**Directions**.
[1] From the RMarkdown tricks chapter below, pull out word for word the passage that opens with the words containing "There are many" and closes with "R code chunks.".
[2] Using the RMarkdown tricks chapter below, explain in one to three sentences why the writer especially likes the RMarkdown Reference Guide cheatsheet.

**Text to read**.
Chapter 16 Rmarkdown Tricks

We have been using RMarkdown files to combine the analysis and discussion into one nice document that contains all the analysis steps so that your research is reproducible.

There are many resources on the web about Markdown and the variant that RStudio uses (called RMarkdown), but the easiest reference is to just use the RStudio help tab to access the help. I particular like Help -> Cheatsheets -> RMarkdown Reference Guide because it gives me the standard Markdown information but also a bunch of information about the options I can use to customize the behavior of individual R code chunks.

Two topics that aren’t covered in the RStudio help files are how to insert mathematical text symbols and how to produce decent looking tables without too much fuss.

Most of what is presented here isn’t primarily about how to use R, but rather how to work with tools in RMarkdown so that the final product is neat and tidy. While you could print out your RMarkdown file and then clean it up in MS Word, sometimes there is a good to want as nice a starting point as possible.

16.1 Mathematical expressions

The primary way to insert a mathematical expression is to use a markup language called LaTeX. This is a very powerful system and it is what most Mathematicians use to write their documents. The downside is that there is a lot to learn. However, you can get most of what you need pretty easily.

For RMarkdown to recognize you are writing math using LaTeX, you need to enclose the LaTeX with dollar signs ($). Some examples of common LaTeX patterns are given below:

Goal LaTeX Output LaTeX Output
power $x^2$ \(x^2\) $y^{0.95}$ \(y^{0.95}\)
Subscript $x_i$ \(x_i\) $t_{24}$ \(t_{24}\)
Greek $\alpha$ $\beta$ \(\alpha\) \(\beta\) $\theta$ $\Theta$ \(\theta\) \(\Theta\)
Bar $\bar{x}$ \(\bar{x}\) $\bar{mu}_i$ \(\bar{\mu}_i\)

**Recorded data**.
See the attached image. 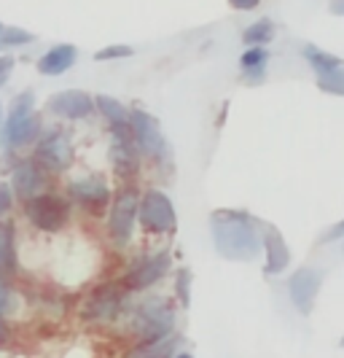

**Answers to the problems**.
[1]
There are many resources on the web about Markdown and the variant that RStudio uses (called RMarkdown), but the easiest reference is to just use the RStudio help tab to access the help. I particular like Help -> Cheatsheets -> RMarkdown Reference Guide because it gives me the standard Markdown information but also a bunch of information about the options I can use to customize the behavior of individual R code chunks.

[2] The cheatsheet gives the standard Markdown information. It also gives a lot of information about the options for customizing how individual R code chunks behave.